Tuesday, March 11, 2025

Cane and Label


Last week, POTUS 47 held his 5th State of the Union Address before Congress, or at least the body pretending to be Congress. It's more like a cartwheel of revolving tongues and rubber stamps ready to service Trump at his beck and call.

Like all his previous State of the Reich addresses. This was, from what I hear,  two hours of non-stop classic (meaning false) Trump chestbeating.

"America is back baby. We're hot again. Everybody wants to be here. But we got here first and the rest of you losers can kick rocks. USA, USA, USA!!!!" 

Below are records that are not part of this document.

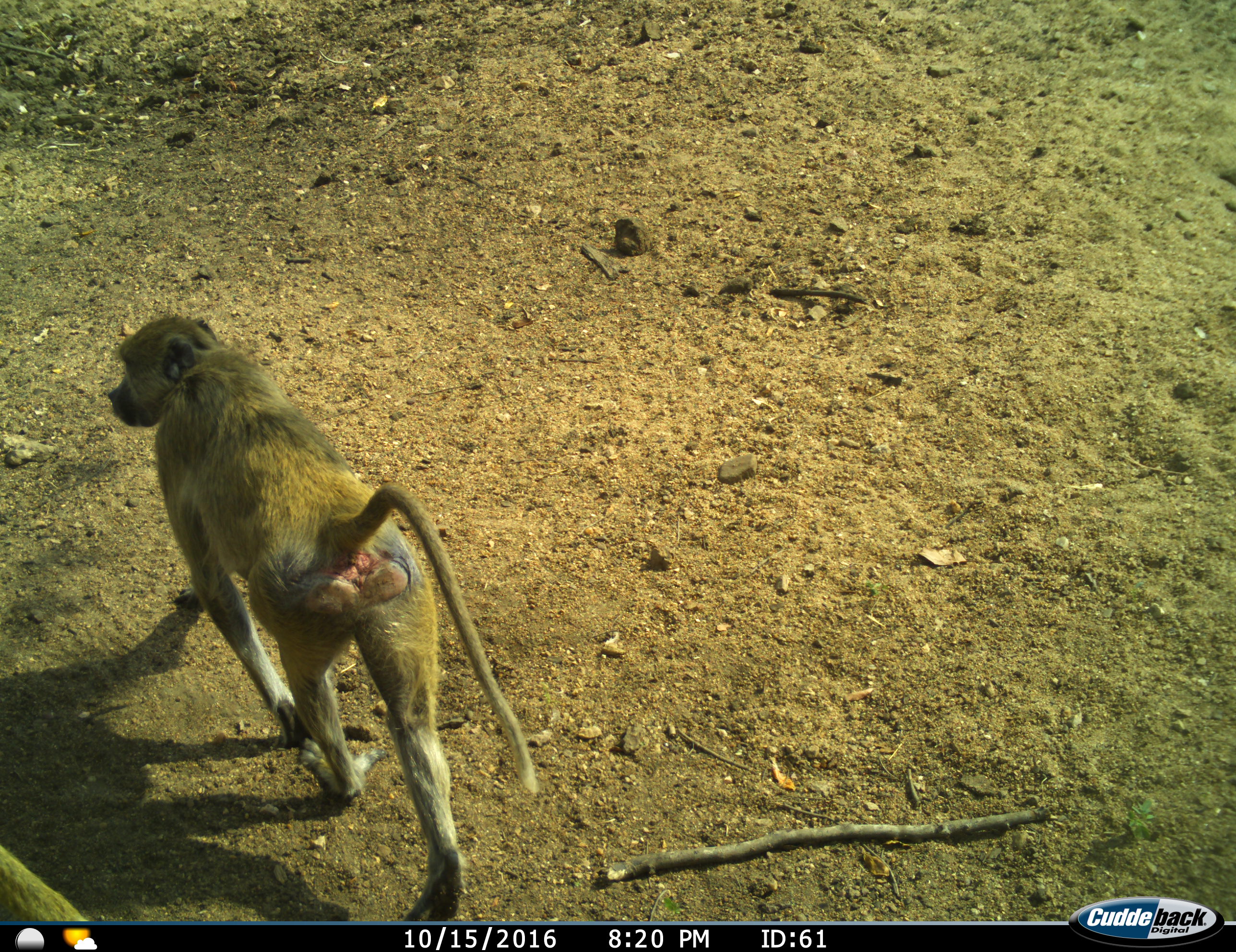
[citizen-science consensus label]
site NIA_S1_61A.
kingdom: Animalia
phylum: Chordata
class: Mammalia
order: Primates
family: Cercopithecidae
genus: Papio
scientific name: Papio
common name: baboon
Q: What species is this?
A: Baboon (Papio).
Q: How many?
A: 1.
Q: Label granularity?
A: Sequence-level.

This despite the chaos caused by Elon Empty Husk, picking a fight with Canada, our most faithful ally that shares a gazillion mile wide open border with us, and the ping ponging tarriff/no tarriff policy that continues to whipsaw the investment community. And has me questioning the wisdom of purchasing an expensive comforter for my airbnb.

One Congressman from Texas, the honorable Al Green, could stand no more and made his sentiments known. Unlike his GOP brethren, Marjorie Taylor Greene and Joe Wilson who rudely interrupted addresses given by Biden, he was unceremoniously escorted from the room. And unable to participate in the Dem's big flag planting challenge: holding up little plastic placards. Damn.

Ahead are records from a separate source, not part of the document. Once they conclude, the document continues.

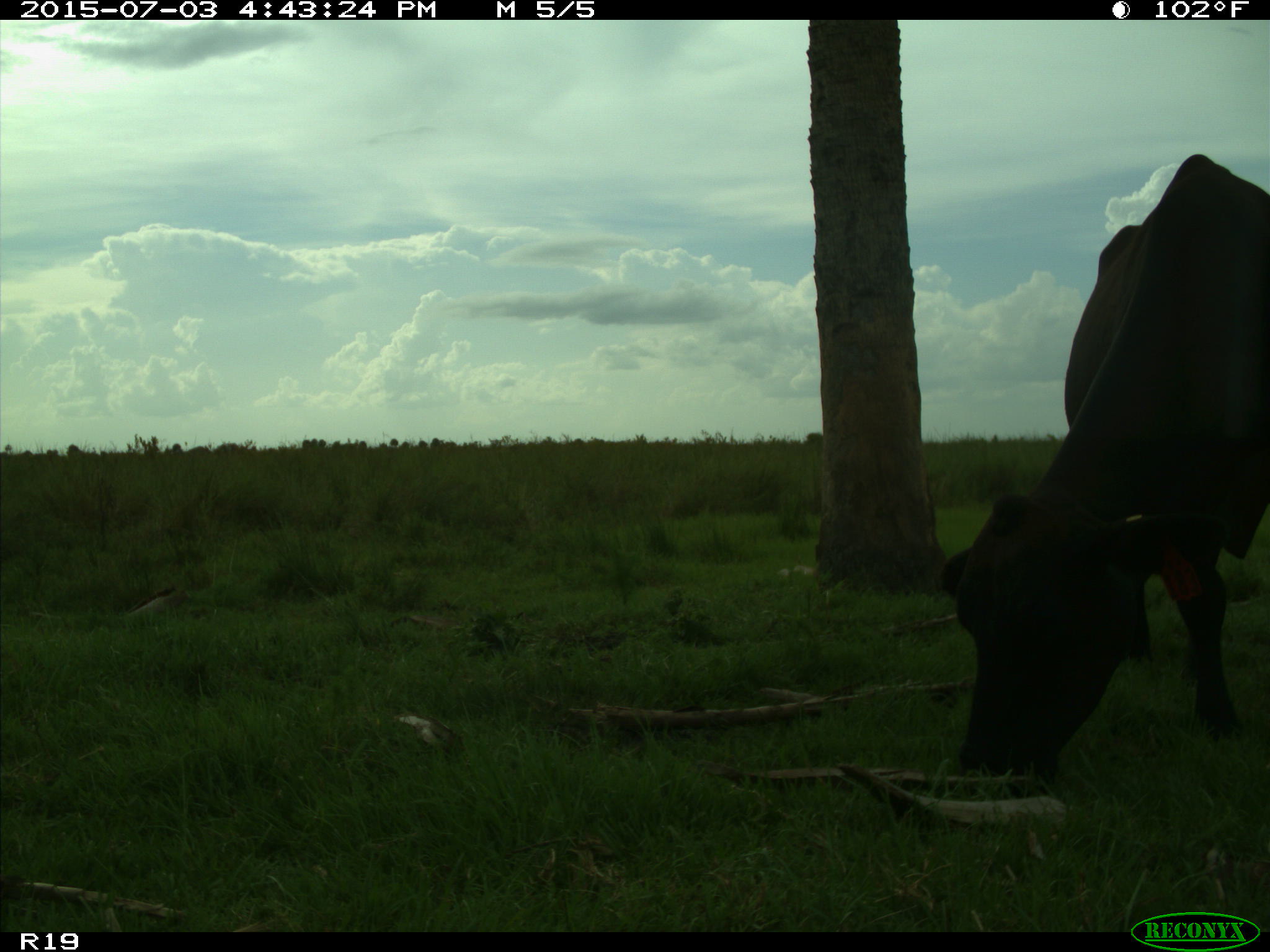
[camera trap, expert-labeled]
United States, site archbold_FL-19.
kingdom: Animalia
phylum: Chordata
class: Mammalia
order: Artiodactyla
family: Bovidae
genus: Bos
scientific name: Bos taurus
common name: domestic cow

This morning, I happened to catch Congresswoman Lauren Boebert's remarks regarding her colleague Al Green and his "Pimp Cane." 

Oh yeah that's how she referred to it, hence the bolded type for enhanced protestation. If I had a meaningless little placard, I'd be holding it up.

Perhaps I'm being overly sensitive to this because as of this moment I have weaned myself off the walker and now depend on the cane I found in my closet when my Uncle Ronnie was recuperating from his double knee replacement. 

I wonder if Bobbin' Boebert would refer to mine as a Pimp Cane?

I suspect not. 

Because to this cretinous piece of White Trash (who has no business being anywhere near the levers of power, as perfunctory as they currently are) I suspect it has far less to do with the shape, material or craftsmanship of the cane itself, and more (obviously) with the melanin content of the man or woman in need of the walking stick.

You would think that a rookie Congresswoman who got caught pink-handed, churning for manbutter with her boyfriend at a fully packed theater and then forced to switch Colorado districts to eek out a reelection victory, would have the good sense to sink into the shrubbery (a la Sean Spicer) and maintain a low profile for the rest of her worthless days. 

You know, to remain in the good graces of her Pimp.

"Not good Lauren. Elon and I do the highly offensive racial remarks. You're job is to stay out of the headlines and make me and President Musk look good. Understood? Now gimme my money bitch."